ED officers said three residential houses — one at Gupkar Road, Srinagar; another at Katipora tehsil, Tanmarg; and the other at Bhatindi, Sunjwan village in Jammu — had been attached.

Farooq alleged that he was being punished for taking a stand against the abrogation of Article 370 provisions.

He suggested that if his houses were attached, he and son Omar would have nowhere to live.

“They want to harass Farooq Abdullah, to make me bend before them.… I have been served with no letter, nothing as yet,” Farooq told The Telegraph.

“This shows what kind of people they are. How can they attack my Srinagar house? I am living in this house with my son, my family.”

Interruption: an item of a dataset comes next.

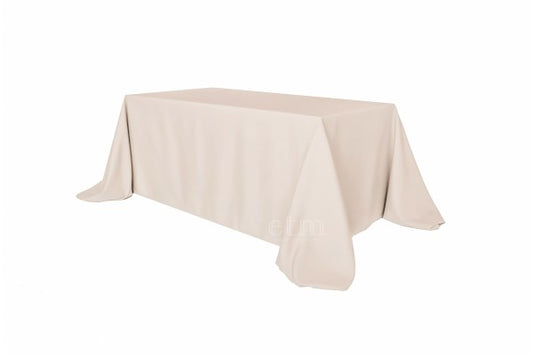 Tischdecke eckig Vanille 2,50mx3,50m bodenlang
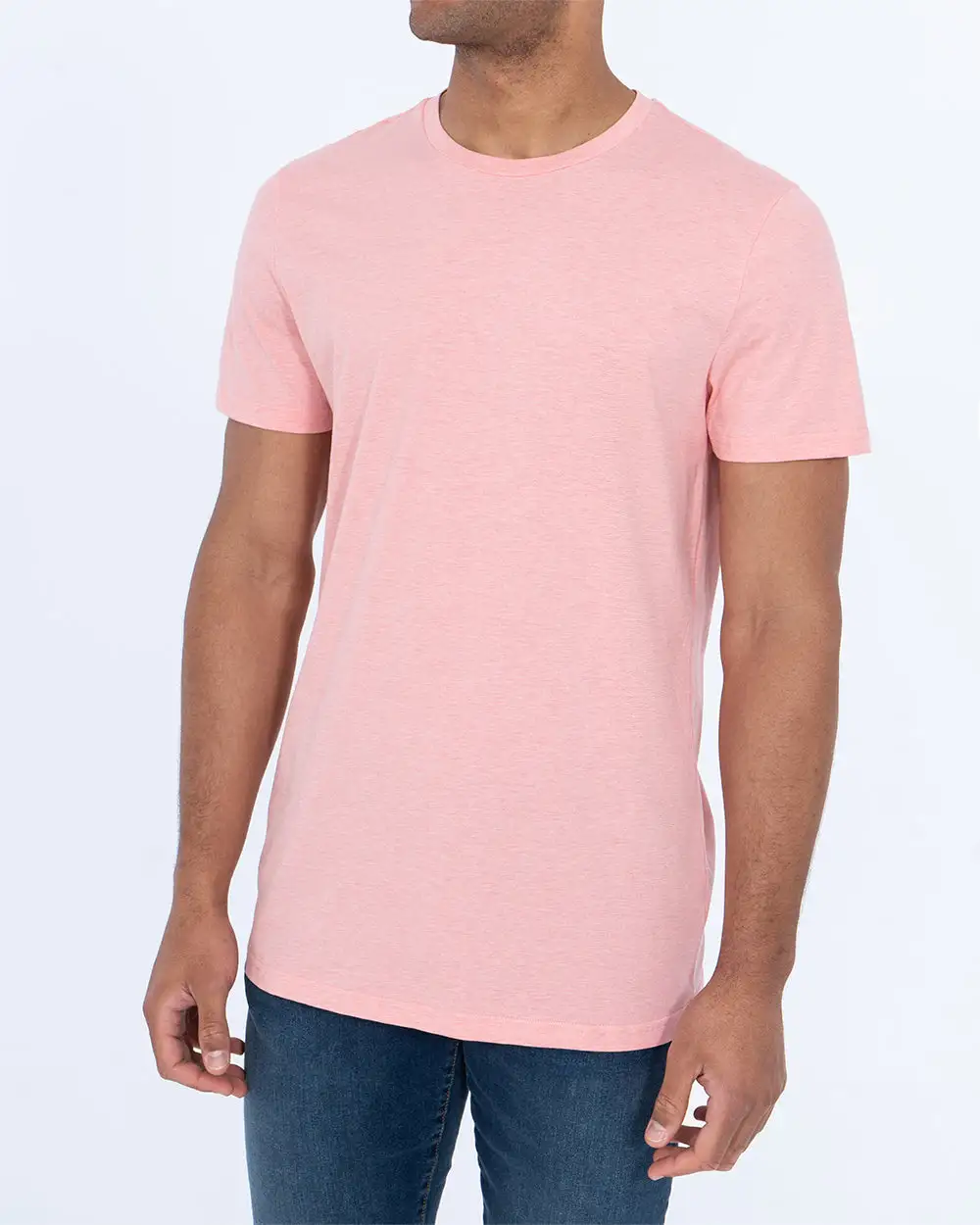 Everyday Simple Fitted Crew Neck Short Sleeve T Shirt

In October, Omar vacated his government accommodation at Gupkar. He was reportedly asked to leave the house by the government, although he claimed he was doing so on his own. He subsequently moved into his father’s home on the same road.

Farooq said the only property he had raised in his decades-long political career was a house in Sunjwan, Jammu.

“All my properties are parental properties. I have made nothing myself other than the Jammu house. This (Gupkar house) we got in 1976 (when his father Sheikh Abdullah was chief minister),” he said.

“The property in Tanmarg, I got from my mother’s side,” Farooq added.

Omar said in a series of tweets that these properties largely dated back to the 1970s, “with the most recent one built before 2003”.

“There can be no justification for the seizures because they fail the very basic test of having been acquired as the proceeds of the ‘crime’ being investigated,” he tweeted.